Note 13 - Page 28 - Baudrillard
“Sylvère, who’s typing this, says this letter lacks a point. What reaction am I looking for? He thinks this letter is too literary, too Baudrillardian. He says I’m squashing out all the trembly little things he found so touching. It’s not the Dumb Cunt Exegesis he expected. “
- Pg. 28
The Chance Event
The Chance Event: Three Days in the Desert: Primm, Nevada, November 1996. Curated by Chris Kraus, Chance brought together Jean Baudrillard, Rosanne Alluquere Stone, DJ Spooky, Diane di Prima, the Moapa Band of Paiute Indians, visual artists, garage noise bands and 600 participants to investigate the mystery of chance at Whiskey Pete's Casino. Variously described as "a philosophy rave" and "one of the landmark LA events of the 90s," The Chance Event was reviewed on the front page of the LA Times and throughout the art press. Highlights, including a performance by Baudrillard wearing a gold Elvis-inspired blazer and accompanied by the 'Chance' band, were broadcast on European television. The event was funded by the French Cultural Service and Art Center College of Design.
CHRIS KRAUS ON BAUDRILLARD - SEMIOTEXT(E)
At The Chance Event at Whiskey Pete’s Casino in Primm, Nevada, November 1996, 400 people lay on the floor at 2 in the morning to hear Jean Baudrillard deliver a lecture on the Demise of the Real. Because of the drugs, the lateness of hour, Jean’s heavy French accent, the bad last-minute translation and the fact that few of us were trained as philosophers, the people assembled at best heard every fifth word. The response was ecstatic. Jean was wearing a gold lame Liberace suit, and though he was a reluctant guru, he was willing to accept what the audience gave him: a pure, undiluted unconditional love. Think, Johnny Cash performing at Folsom Prison. (We were prisoners of our highly evolved senses of irony.) The Santa Claus factor. Baudrillard was – like William S. Burroughs at the end of his life – one of those rare public figures whose presence conveys a promise of happiness beyond any literal content, beyond any hype. His books were written in aphorisms — the kind of texts where every page is marked with a Post-It, every sentence is underlined. For his last public appearances in New York in November, 2005, hundreds of young people lined up in the streets outside his venues. It was clear that they’d come not just to hear his (breathtaking) lecture on Abu Ghraib, but to be able to say years later: they’d been there, they’d heard Jean Baudrillard.
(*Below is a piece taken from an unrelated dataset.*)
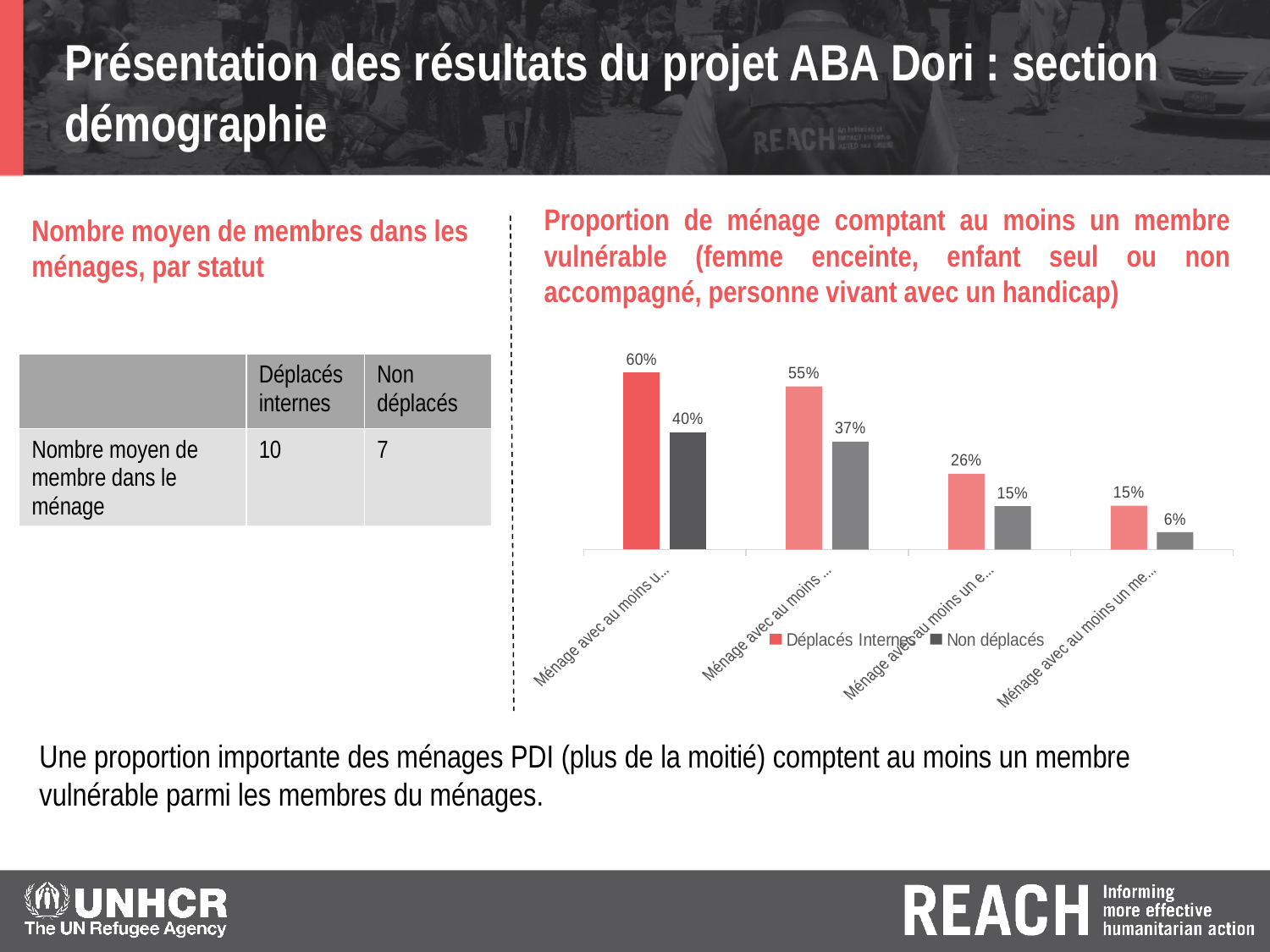
How many category groups are plotted on the chart? 4 What is the value for Déplacés Internes in the third category group? 26% What is the value for Non déplacés in the second category group? 37% Do the Déplacés Internes values rise or fall from left to right across the category groups? fall What is the value for Déplacés Internes in the first (leftmost) category group? 60% How many series does the chart legend list? 2 In the fourth category group, which series has the larger value: Déplacés Internes or Non déplacés? Déplacés Internes What is the difference between Déplacés Internes and Non déplacés in the first category group? 20% What is the value for Non déplacés in the fourth (rightmost) category group? 6% What is the lowest value shown on the chart? 6% Which series has the highest value on the chart, and what is it? Déplacés Internes, 60% What kind of chart is shown on the slide? bar chart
Modest, independent, and devastatingly humorous, Jean’s work transmitted the lost urbanity of the mid-20th century while speaking of and into the future. His writings described the present with breathtaking accuracy without ever becoming programmatic. No wonder fans gathered around him. Cheerfully nihilistic, Baudrillard’s work gave us ways our own vague perceptions could become something larger, systemic and totally crystalline.